Department of Epidemiology & Biostatistics, School of Public Health, Peking University, Beijing, China.
Department of Dermatology, Xiangya Hospital, Central South University, Changsha, Hunan, China.
Stroke Vasc Neurol. 2024 Aug 27;9(4):399-406. doi: 10.1136/svn-2023-002428.
Previous studies, mostly focusing on the European population, have reported polygenic risk scores (PRSs) might achieve risk stratification of stroke. We aimed to examine the association strengths of PRSs with risks of stroke and its subtypes in the Chinese population.
Participants with genome-wide genotypic data in China Kadoorie Biobank were split into a potential training set (n=22 191) and a population-based testing set (n=72 150). Four previously developed PRSs were included, and new PRSs for stroke and its subtypes were developed. The PRSs showing the strongest association with risks of stroke or its subtypes in the training set were further evaluated in the testing set. Cox proportional hazards regression models were used to estimate the association strengths of different PRSs with risks of stroke and its subtypes (ischaemic stroke (IS), intracerebral haemorrhage (ICH) and subarachnoid haemorrhage (SAH)).
In the testing set, during 872 919 person-years of follow-up, 8514 incident stroke events were documented. The PRSs of any stroke (AS) and IS were both positively associated with risks of AS, IS and ICH (p<0.05). The HR for per SD increment (HR) of PRS was 1.10 (95% CI 1.07 to 1.12), 1.10 (95% CI 1.07 to 1.12) and 1.13 (95% CI 1.07 to 1.20) for AS, IS and ICH, respectively. The corresponding HR of PRS was 1.08 (95% CI 1.06 to 1.11), 1.08 (95% CI 1.06 to 1.11) and 1.09 (95% CI 1.03 to 1.15). PRS was positively associated with the risk of ICH (HR=1.07, 95% CI 1.01 to 1.14). PRS was not associated with risks of stroke and its subtypes. The addition of current PRSs offered little to no improvement in stroke risk prediction and risk stratification.
In this Chinese population, the association strengths of current PRSs with risks of stroke and its subtypes were moderate, suggesting a limited value for improving risk prediction over traditional risk factors in the context of current genome-wide association study under-representing the East Asian population.
既往研究主要聚焦于欧洲人群,报道称多基因风险评分(PRS)可能实现对卒中的风险分层。本研究旨在探讨 PRS 与中国人群卒中及其亚型风险之间的关联强度。
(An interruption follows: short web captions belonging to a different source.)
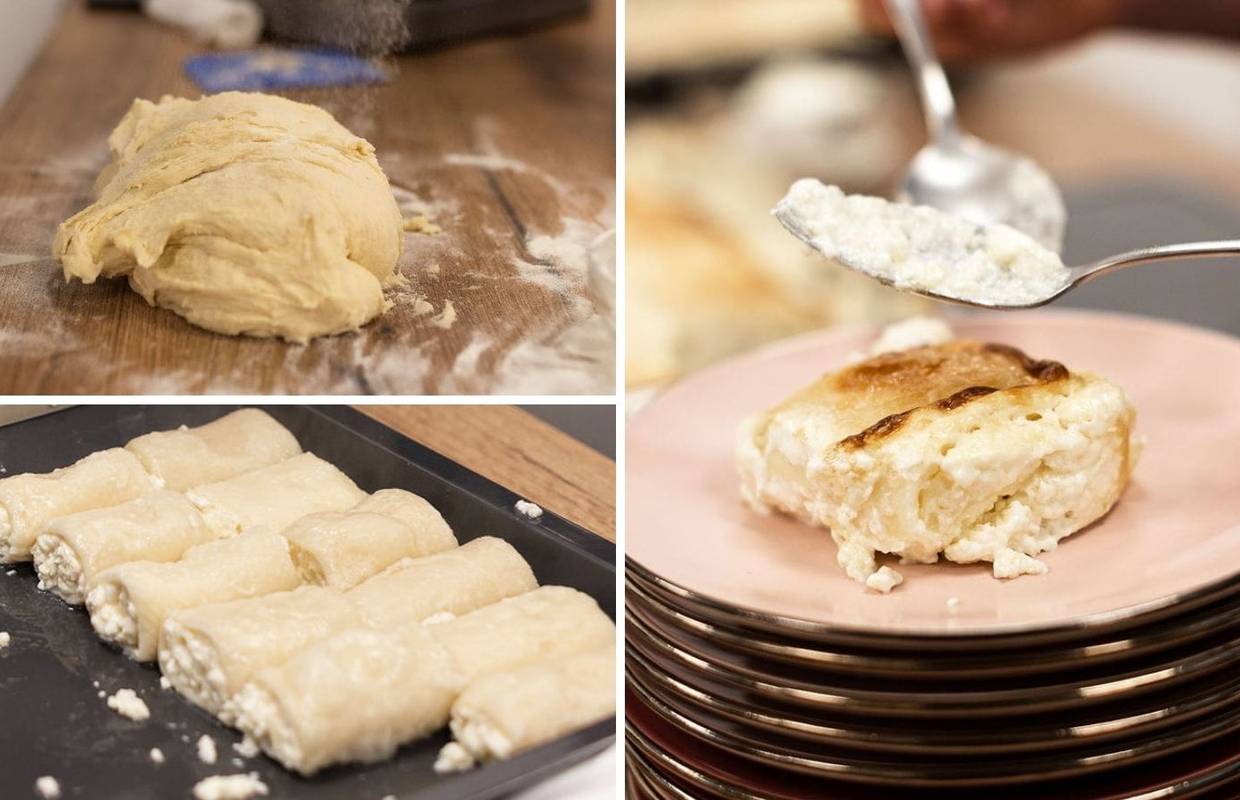 Recept za zagorske štrukle - korak po korak do savršenstva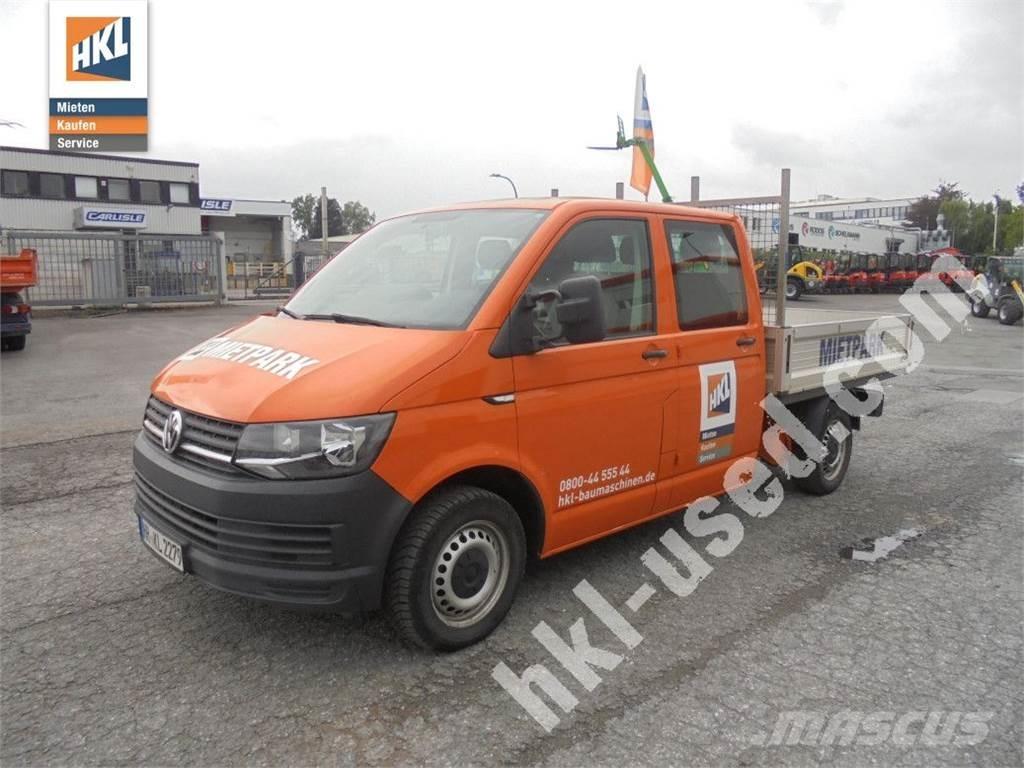 Volkswagen T6 DoKa Lieferwagen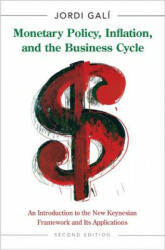 Monetary Policy, Inflation, and the Business Cycle - Jordi Gali (2015)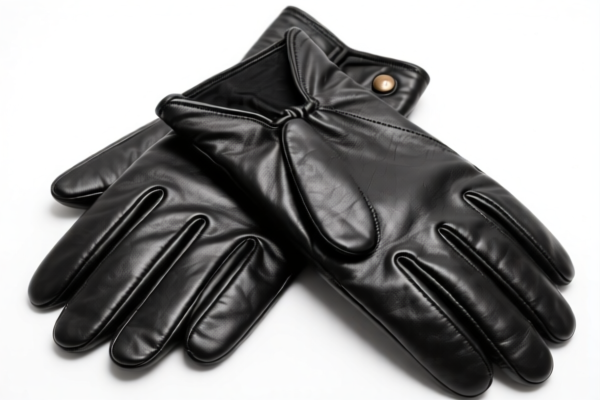 Men's Leather Gloves (Without Lining)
在中国科克伦协作网生物库中纳入有全基因组基因型数据的参与者,将其分为潜在训练集(n=22191)和基于人群的检验集(n=72150)。纳入了 4 种先前开发的 PRS,并开发了新的卒中及其亚型的 PRS。在训练集中与卒中或其亚型风险关联最强的 PRS 将进一步在检验集中进行评估。使用 Cox 比例风险回归模型来估计不同 PRS 与卒中及其亚型(缺血性卒中(IS)、颅内出血(ICH)和蛛网膜下腔出血(SAH))风险之间的关联强度。
在检验集中,872919 人年的随访期间共记录到 8514 例卒中事件。任何卒中(AS)和 IS 的 PRS 均与 AS、IS 和 ICH 的风险呈正相关(p<0.05)。PRS 每增加 1 个标准差的 HR(HR)分别为 1.10(95%CI 1.07 至 1.12)、1.10(95%CI 1.07 至 1.12)和 1.13(95%CI 1.07 至 1.20)。相应的 AS、IS 和 ICH 的 PRS HR 分别为 1.08(95%CI 1.06 至 1.11)、1.08(95%CI 1.06 至 1.11)和 1.09(95%CI 1.03 至 1.15)。PRS 与 ICH 风险呈正相关(HR=1.07,95%CI 1.01 至 1.14)。PRS 与卒中及其亚型风险无关。目前 PRS 的增加对卒中风险预测和分层几乎没有改善。
在本中国人群中,当前 PRS 与卒中及其亚型风险之间的关联强度为中等,表明在当前全基因组关联研究代表性不足的东亚人群背景下,与传统危险因素相比,PRS 对风险预测的改善作用有限。